A player seeks to play that strategy that maximizes her own pay-off. An acceptable auditing solution is one where all players get the maximum pay-off by playing a strategy of *not delay* (ND). This would ensure that no undue delays affect the SoC, and every message exchange, both sending and receiving, is timestamped accurately. In other words, the timeliness property is ensured.

Each auditing solution in our formulation is represented by four games, which correspond to the ideal QoS and QoE being good or bad (good QoS refers to QoS satisfying QoSCond, bad QoS otherwise). If it can be proven that the dominating strategy, for both the players, in all four games, is to not induce a delay (ND), then the given auditing solution provides the timeliness property. If, similarly, the other properties can be proven, then a sound audit can be provided. As already proven in Theorem 4, a sound audit implies accountability.

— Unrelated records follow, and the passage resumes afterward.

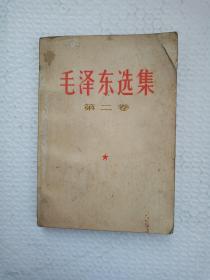 毛泽东选集第二卷1966年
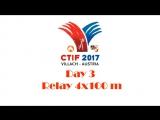 3 день. Villach CTIF 2017. Эстафета 4х100 м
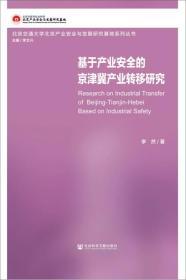 基于产业安全的京津冀产业转移研究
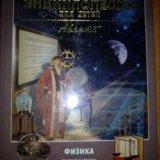 4 энциклопедии аванта+. Фото 4. Саратов.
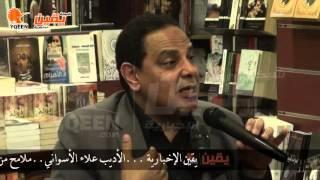 يقين l  للأديب علاء الاسواني ملامح من رواية نادي السيارات
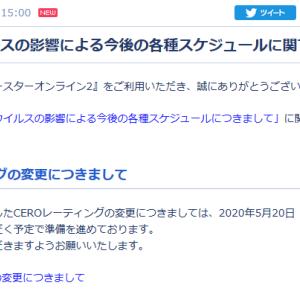 【重要】新型コロナの影響によるスケジュール変更の続報(1)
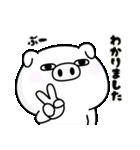 ぶた100% 敬語編(個別スタンプ:15)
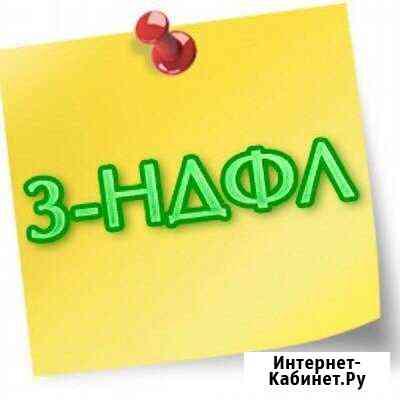 Составление декларации 3 ндфл 3-ндфл Ставрополь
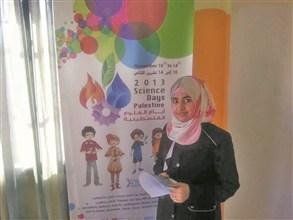 جامعية فلسطينية تستخرج الوقود من طحالب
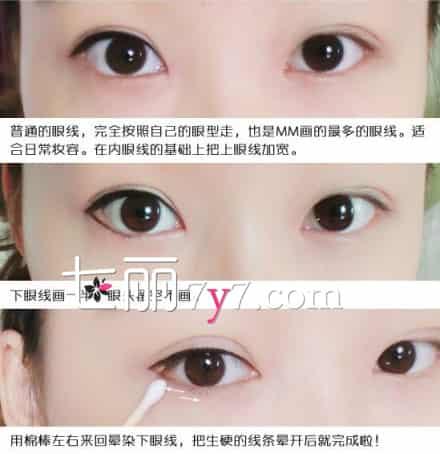 新手怎么画眼线 内眼线和基础眼线的画法步骤图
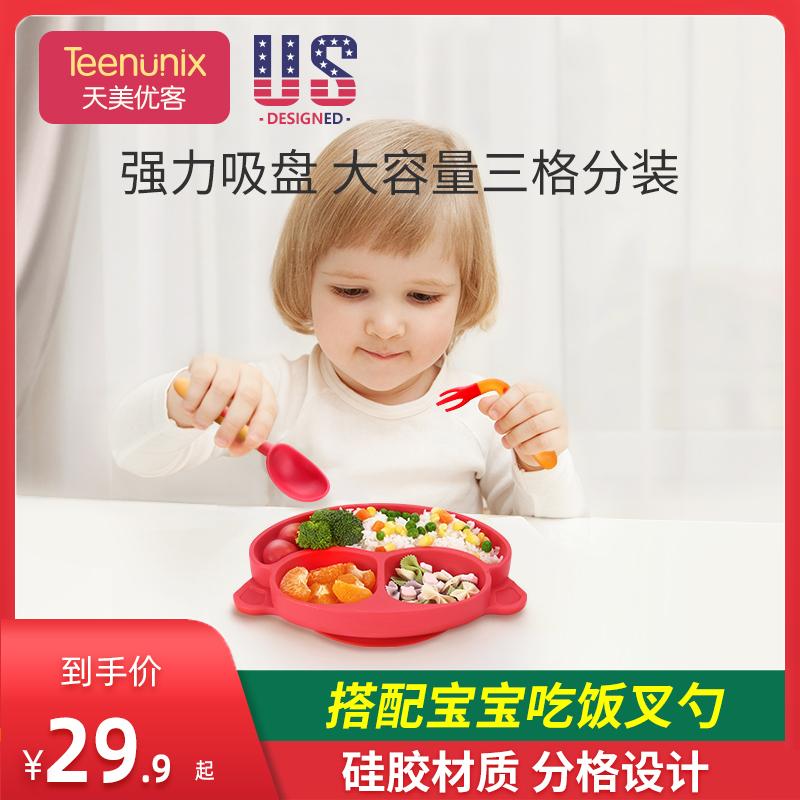 宝宝餐盘婴儿童餐具卡通硅胶吸盘式学吃饭训练勺子辅食碗套装分格 thumbnail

We discuss the games for only a representative set of the proposed auditing solutions, owing to space constraints. It is possible to extend the reasoning to other solutions as well.

### TABLE I: Payoff rules

Default: 0 for both Host and Guest Bad QoE:  $-\alpha$  for Host

Bad QoS, when the QoE is good:  $-\beta$  for Guest

Penalty for spending on delay circuitry:  $-\gamma$  for delaying entity

where  $\alpha$ ,  $\beta$ ,  $\gamma$  are positive numbers

Figure 9(a) depicts the different communication paths (thick black arrows) that occur under the redundant metering scheme.

The figure also depicts, for each communication path, who might induce a delay, and what the delay affects. In the path between H and  $M_H$ , only H may induce a delay. It will not do so however because such a delay worsens the QoE, and is therefore detrimental to H itself. Similarly, only G can induce a delay in the path between itself and  $M_G$ , and such a delay worsens the QoS. This is detrimental to G itself. The region between the two meters is interesting because any delay induced here can be detected by the meters, but the identity of the inducer cannot be ascertained. In such a scenario, since the chip's overall functionality suffers a delay, both the host and the guest suffer a penalty. Aside from these penalties, an additional penalty is levied if an entity has invested in delayinducing circuitry - this models the strain on its area and power budgets. The payoff matrices for the host and the guest for all the four games are given in Table II.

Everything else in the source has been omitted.